Airflow alerts
Infrastructure Submissions:
- [YES] Have you added an explanation of what your changes do and why you'd like us to include them?
- [NO] I have updated the documentation accordingly.
- [YES] I have added tests to cover my changes.
- [YES/NO/NA] All new and existing tests passed.
- [YES] I have formatted the terraform code. (
terraform fmt -recursive && go fmt ./...
)
Current Behavior or Linked Issues
Currently when there is issue with airflow infra or service, we get to know about it from logs or when one is using the airflow service. There are no monitoring alerts for airflow and hence we have a delayed response to infra or service issues.
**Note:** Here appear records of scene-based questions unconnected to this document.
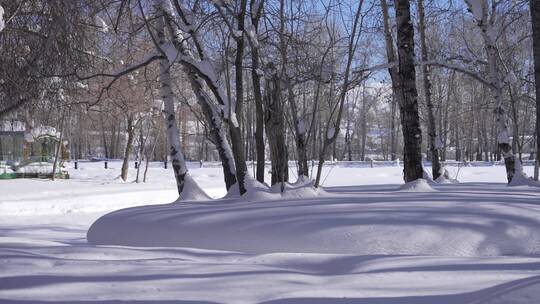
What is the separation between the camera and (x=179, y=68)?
45.5 feet

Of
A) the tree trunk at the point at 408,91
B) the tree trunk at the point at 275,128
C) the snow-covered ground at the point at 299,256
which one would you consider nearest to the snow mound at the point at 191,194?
the tree trunk at the point at 275,128

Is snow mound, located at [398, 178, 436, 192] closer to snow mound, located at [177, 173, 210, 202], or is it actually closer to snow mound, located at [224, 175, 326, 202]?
snow mound, located at [224, 175, 326, 202]

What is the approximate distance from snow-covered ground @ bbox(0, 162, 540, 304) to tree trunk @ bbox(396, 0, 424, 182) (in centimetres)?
220

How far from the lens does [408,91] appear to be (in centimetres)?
879

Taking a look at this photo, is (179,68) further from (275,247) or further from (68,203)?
(275,247)

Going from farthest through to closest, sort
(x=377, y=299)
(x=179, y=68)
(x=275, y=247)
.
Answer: (x=179, y=68), (x=275, y=247), (x=377, y=299)

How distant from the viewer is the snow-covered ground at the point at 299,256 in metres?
3.10

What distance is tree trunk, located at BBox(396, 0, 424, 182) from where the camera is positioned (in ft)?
28.8

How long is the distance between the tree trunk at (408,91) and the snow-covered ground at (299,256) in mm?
2205

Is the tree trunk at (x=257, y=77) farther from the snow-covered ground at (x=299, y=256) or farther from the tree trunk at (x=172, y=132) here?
the snow-covered ground at (x=299, y=256)

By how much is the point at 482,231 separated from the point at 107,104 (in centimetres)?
2212

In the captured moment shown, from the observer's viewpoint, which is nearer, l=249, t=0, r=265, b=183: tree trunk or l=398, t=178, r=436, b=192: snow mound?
l=398, t=178, r=436, b=192: snow mound

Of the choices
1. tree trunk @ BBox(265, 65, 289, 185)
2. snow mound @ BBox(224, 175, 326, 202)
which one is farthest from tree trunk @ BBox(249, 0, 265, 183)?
snow mound @ BBox(224, 175, 326, 202)

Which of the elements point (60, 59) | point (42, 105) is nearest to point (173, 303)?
point (60, 59)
The Alerts added will be solution in that direction.
Does this introduce a breaking change?
- [NO]
Other information
The following alerts have been added.
# Airflow Component Host Count Alert #
Alert to trigger when the host count of airflow component goes below the required count, for 2 or more simultaneous breaches, to be checked every five minutes over a period of five minutes.
airflow-scheduler-host-count-alert Threshold count - 1
airflow-web-host-count-alert Threshold count - 2
airflow-worker-host-count-alert Threshold count - 1
# Airflow Component CPU Usage Alert #
Alert to trigger when the CPU Usage of the airflow component goes above the threshold limit, for 3 or more simultaneous breaches, to be checked every five minutes over a period of five minutes.
airflow-scheduler-CPU-Usage-alert Threshold limit- 80%
airflow-web-CPU-Usage-alert Threshold limit- 80%
airflow-worker-CPU-Usage-alert Threshold limit- 80%
airflow-postgres-CPU-Usage-alert Threshold limit- 85%
# Airflow Component Memory Usage Alert #
Alert to trigger when the Memory Usage of the airflow component goes above the threshold limit, for 3 or more simultaneous breaches, to be checked every five minutes over a period of five minutes.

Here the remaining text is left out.